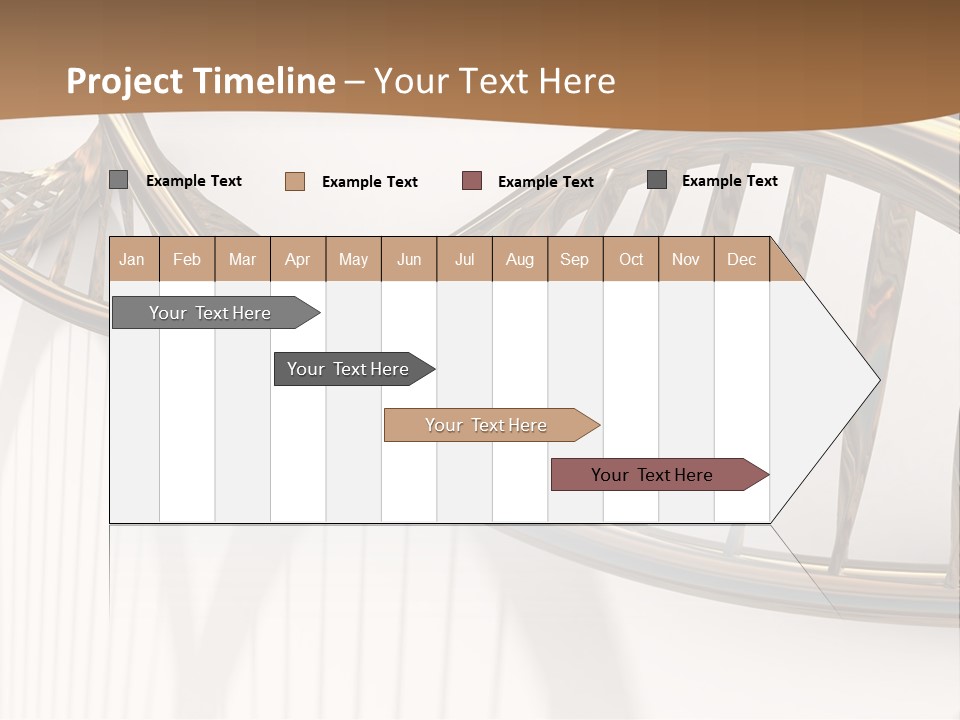 Project Timeline – Your Text Here

Example Text
Example Text
Example Text
Example Text

| Jan | Feb | Mar | Apr | May | Jun | Jul | Aug | Sep | Oct | Nov | Dec |
|---|---|---|---|---|---|---|---|---|---|---|---|

Your Text Here
Your Text Here
Your Text Here
Your Text Here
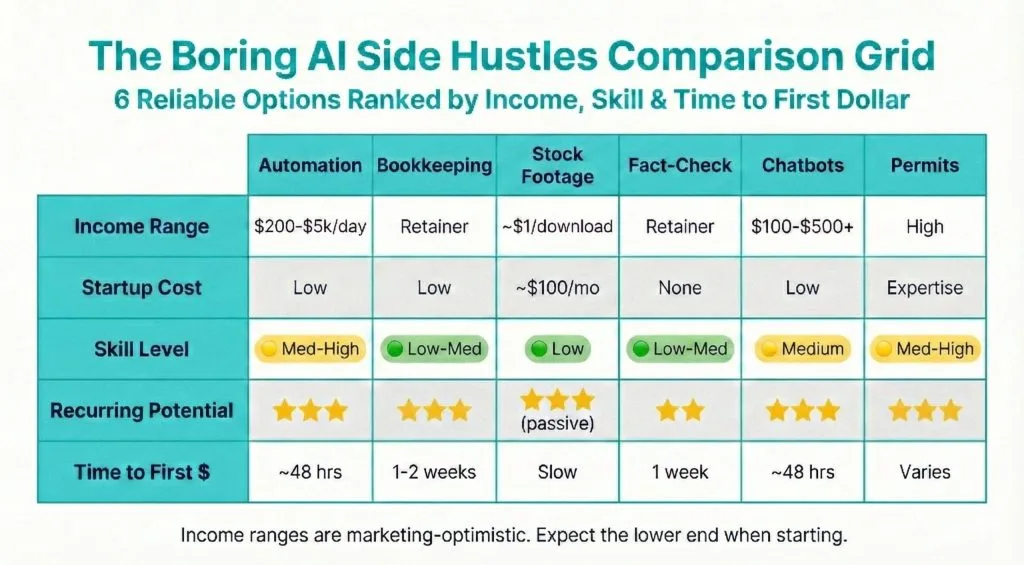 The Boring AI Side Hustles Comparison Grid

6 Reliable Options Ranked by Income, Skill & Time to First Dollar

| | Automation | Bookkeeping | Stock Footage | Fact-Check | Chatbots | Permits |
|---|---|---|---|---|---|---|
| Income Range | \$200-\$5k/day | Retainer | ~\$1/download | Retainer | \$100-\$500+ | High |
| Startup Cost | Low | Low | ~\$100/mo | None | Low | Expertise |
| Skill Level | Med-High | Low-Med | Low | Low-Med | Medium | Med-High |
| Recurring Potential | ★★★ | ★★★ | ★★★ (passive) | ★★ | ★★★ | ★★★ |
| Time to First \$ | ~48 hrs | 1-2 weeks | Slow | 1 week | ~48 hrs | Varies |

Income ranges are marketing-optimistic. Expect the lower end when starting.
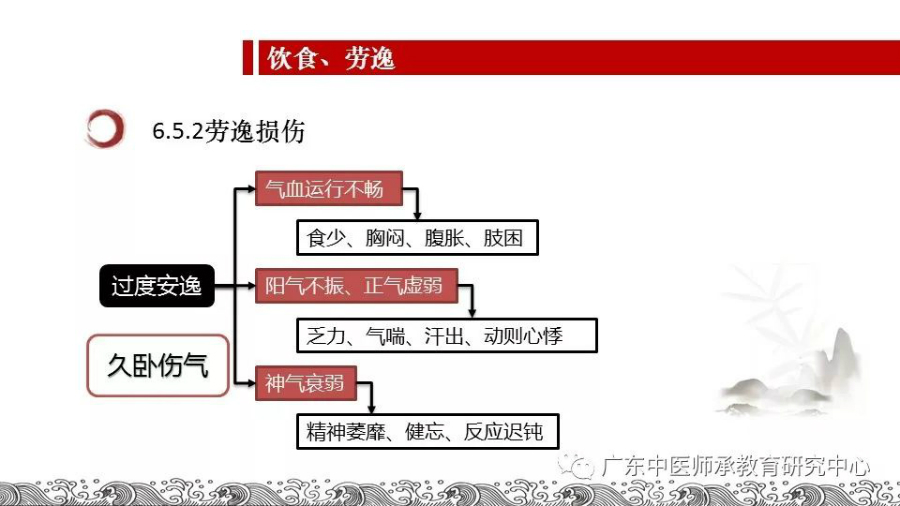 饮食、劳逸

6.5.2劳逸损伤

过度安逸

久卧伤气

气血运行不畅

食少、胸闷、腹胀、肢困

阳气不振、正气虚弱

乏力、气喘、汗出、动则心悸

神气衰弱

精神萎靡、健忘、反应迟钝

广东中医师承教育研究中心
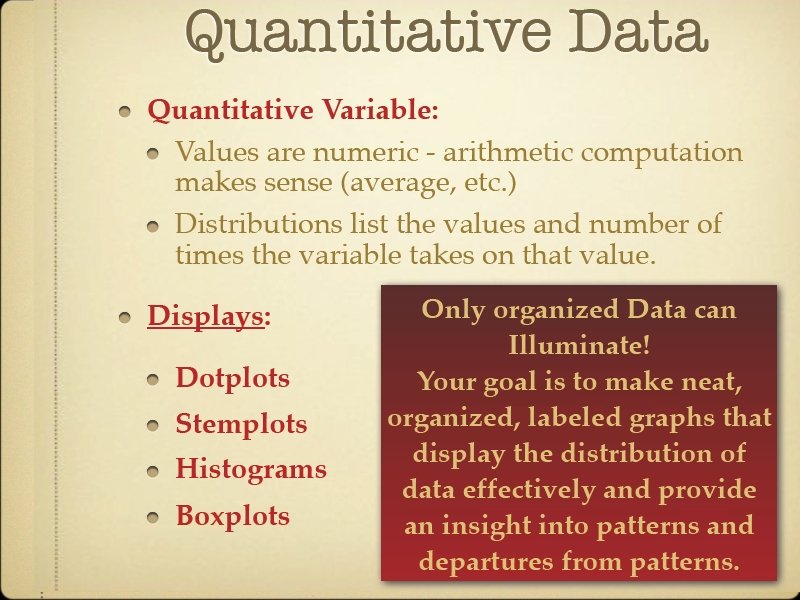 Quantitative Data

Quantitative Variable:

Values are numeric - arithmetic computation makes sense (average, etc.)

Distributions list the values and number of times the variable takes on that value.

Displays:

Dotplots

Stemplots

Histograms

Boxplots

Only organized Data can Illuminate!
Your goal is to make neat, organized, labeled graphs that display the distribution of data effectively and provide an insight into patterns and departures from patterns.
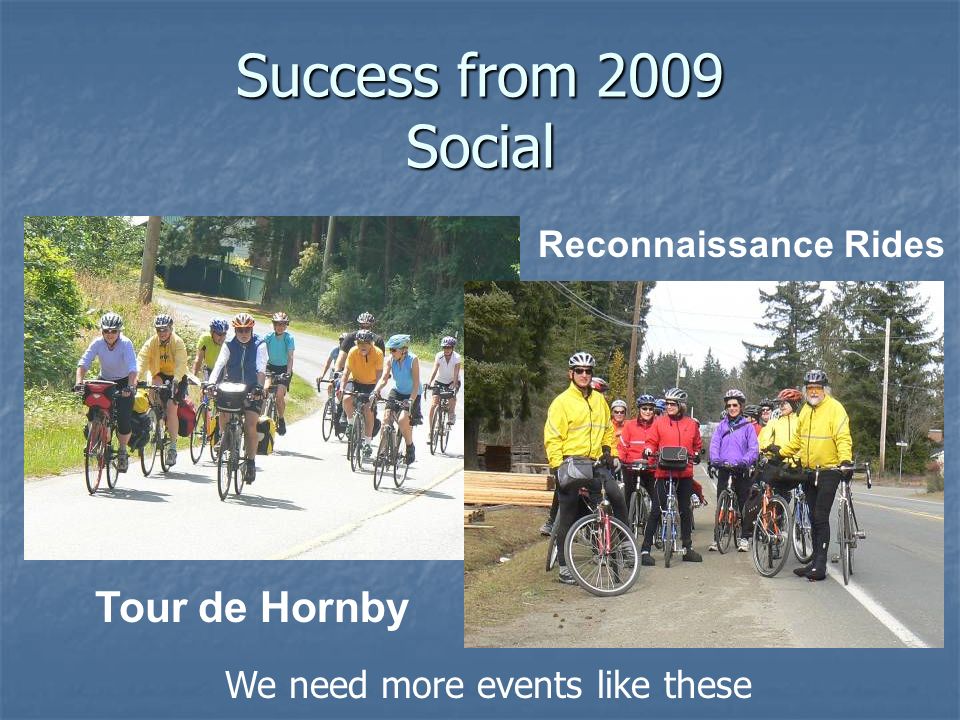 Success from 2009
Social

Reconnaissance Rides

Tour de Hornby

We need more events like these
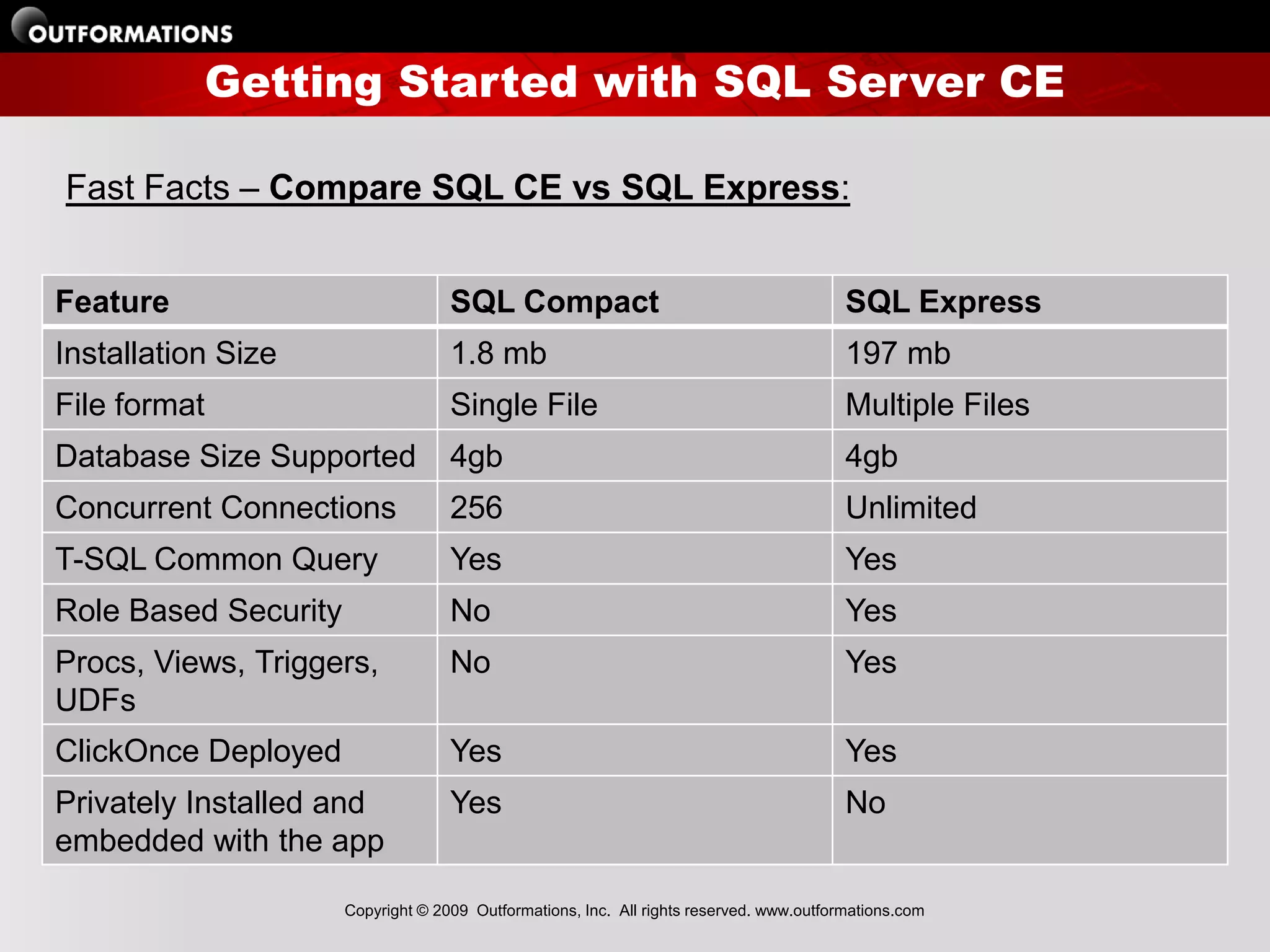 OUTFORMATIONS

Getting Started with SQL Server CE

Fast Facts – Compare SQL CE vs SQL Express:

| Feature | SQL Compact | SQL Express |
|---|---|---|
| Installation Size | 1.8 mb | 197 mb |
| File format | Single File | Multiple Files |
| Database Size Supported | 4gb | 4gb |
| Concurrent Connections | 256 | Unlimited |
| T-SQL Common Query | Yes | Yes |
| Role Based Security | No | Yes |
| Procs, Views, Triggers, UDFs | No | Yes |
| ClickOnce Deployed | Yes | Yes |
| Privately Installed and embedded with the app | Yes | No |

Copyright © 2009 Outformations, Inc. All rights reserved. www.outformations.com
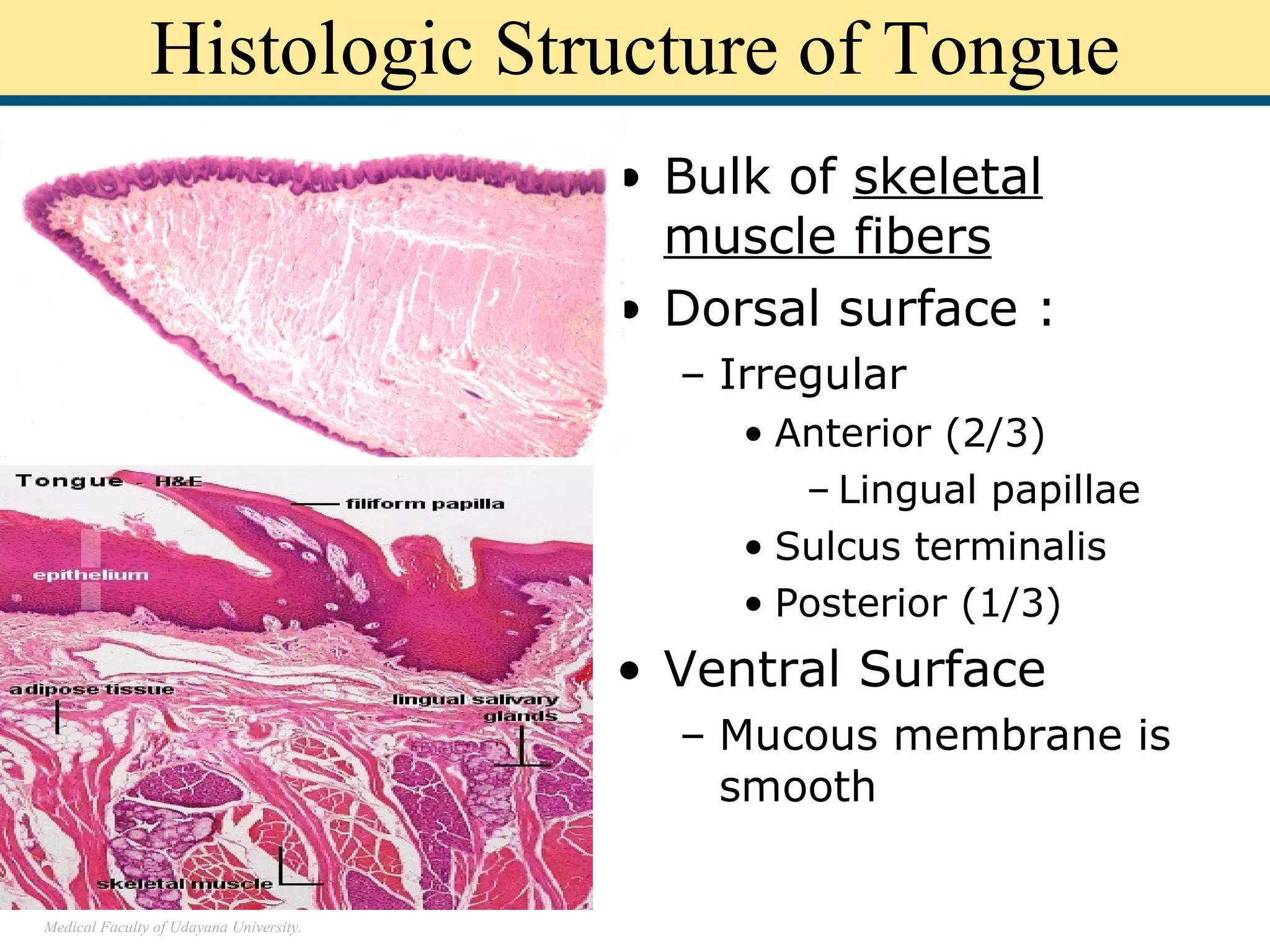 Histologic Structure of Tongue

Tongue - H&E

filiform papilla

epithelium

adipose tissue

lingual salivary glands

skeletal muscle

• Bulk of skeletal muscle fibers
• Dorsal surface :
 – Irregular
  • Anterior (2/3)
   – Lingual papillae
  • Sulcus terminalis
  • Posterior (1/3)
• Ventral Surface
 – Mucous membrane is smooth

Medical Faculty of Udayana University.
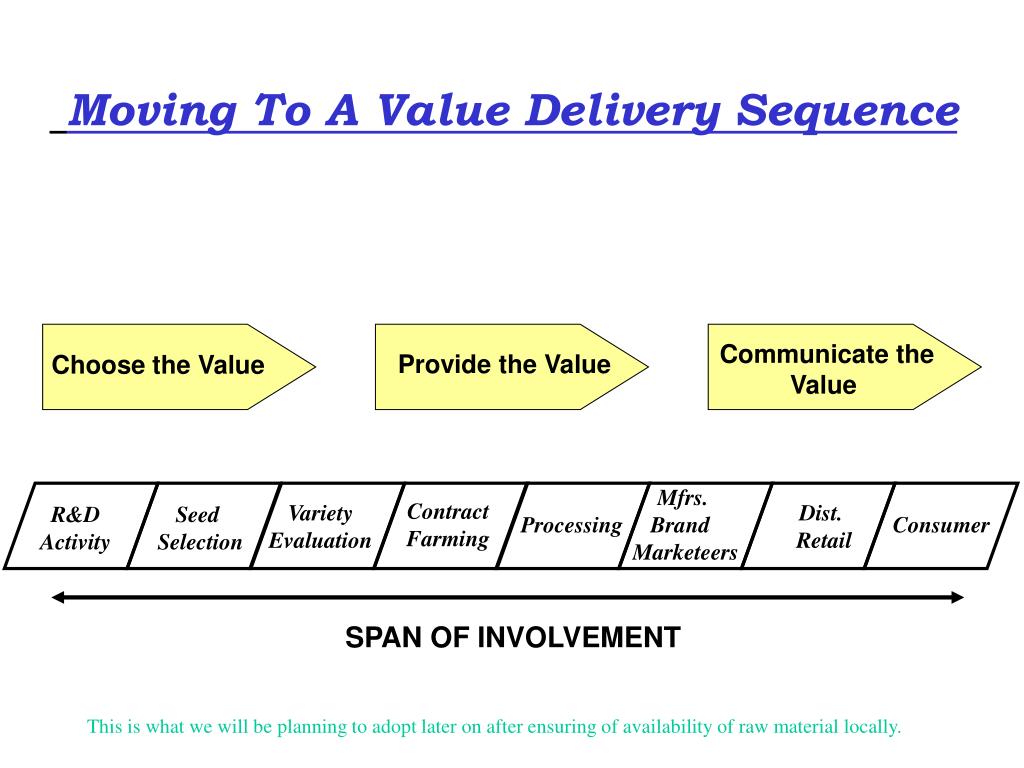 Moving To A Value Delivery Sequence

Choose the Value

Provide the Value

Communicate the Value

R&D Activity

Seed Selection

Variety Evaluation

Contract Farming

Processing

Mfrs. Brand Marketeers

Dist. Retail

Consumer

SPAN OF INVOLVEMENT

This is what we will be planning to adopt later on after ensuring of availability of raw material locally.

----------

• **TASK INSTRUCTIONS**: Without the images, output all the entries exactly as they stand.

• **ANSWER SECTION**:
 Project Timeline – Your Text Here

Example Text
Example Text
Example Text
Example Text

| Jan | Feb | Mar | Apr | May | Jun | Jul | Aug | Sep | Oct | Nov | Dec |
|---|---|---|---|---|---|---|---|---|---|---|---|

Your Text Here
Your Text Here
Your Text Here
Your Text Here
 The Boring AI Side Hustles Comparison Grid

6 Reliable Options Ranked by Income, Skill & Time to First Dollar

| | Automation | Bookkeeping | Stock Footage | Fact-Check | Chatbots | Permits |
|---|---|---|---|---|---|---|
| Income Range | \$200-\$5k/day | Retainer | ~\$1/download | Retainer | \$100-\$500+ | High |
| Startup Cost | Low | Low | ~\$100/mo | None | Low | Expertise |
| Skill Level | Med-High | Low-Med | Low | Low-Med | Medium | Med-High |
| Recurring Potential | ★★★ | ★★★ | ★★★ (passive) | ★★ | ★★★ | ★★★ |
| Time to First \$ | ~48 hrs | 1-2 weeks | Slow | 1 week | ~48 hrs | Varies |

Income ranges are marketing-optimistic. Expect the lower end when starting.
 饮食、劳逸

6.5.2劳逸损伤

过度安逸

久卧伤气

气血运行不畅

食少、胸闷、腹胀、肢困

阳气不振、正气虚弱

乏力、气喘、汗出、动则心悸

神气衰弱

精神萎靡、健忘、反应迟钝

广东中医师承教育研究中心
 Quantitative Data

Quantitative Variable:

Values are numeric - arithmetic computation makes sense (average, etc.)

Distributions list the values and number of times the variable takes on that value.

Displays:

Dotplots

Stemplots

Histograms

Boxplots

Only organized Data can Illuminate!
Your goal is to make neat, organized, labeled graphs that display the distribution of data effectively and provide an insight into patterns and departures from patterns.
 Success from 2009
Social

Reconnaissance Rides

Tour de Hornby

We need more events like these
 OUTFORMATIONS

Getting Started with SQL Server CE

Fast Facts – Compare SQL CE vs SQL Express:

| Feature | SQL Compact | SQL Express |
|---|---|---|
| Installation Size | 1.8 mb | 197 mb |
| File format | Single File | Multiple Files |
| Database Size Supported | 4gb | 4gb |
| Concurrent Connections | 256 | Unlimited |
| T-SQL Common Query | Yes | Yes |
| Role Based Security | No | Yes |
| Procs, Views, Triggers, UDFs | No | Yes |
| ClickOnce Deployed | Yes | Yes |
| Privately Installed and embedded with the app | Yes | No |

Copyright © 2009 Outformations, Inc. All rights reserved. www.outformations.com
 Histologic Structure of Tongue

Tongue - H&E

filiform papilla

epithelium

adipose tissue

lingual salivary glands

skeletal muscle

• Bulk of skeletal muscle fibers
• Dorsal surface :
 – Irregular
  • Anterior (2/3)
   – Lingual papillae
  • Sulcus terminalis
  • Posterior (1/3)
• Ventral Surface
 – Mucous membrane is smooth

Medical Faculty of Udayana University.
 Moving To A Value Delivery Sequence

Choose the Value

Provide the Value

Communicate the Value

R&D Activity

Seed Selection

Variety Evaluation

Contract Farming

Processing

Mfrs. Brand Marketeers

Dist. Retail

Consumer

SPAN OF INVOLVEMENT

This is what we will be planning to adopt later on after ensuring of availability of raw material locally.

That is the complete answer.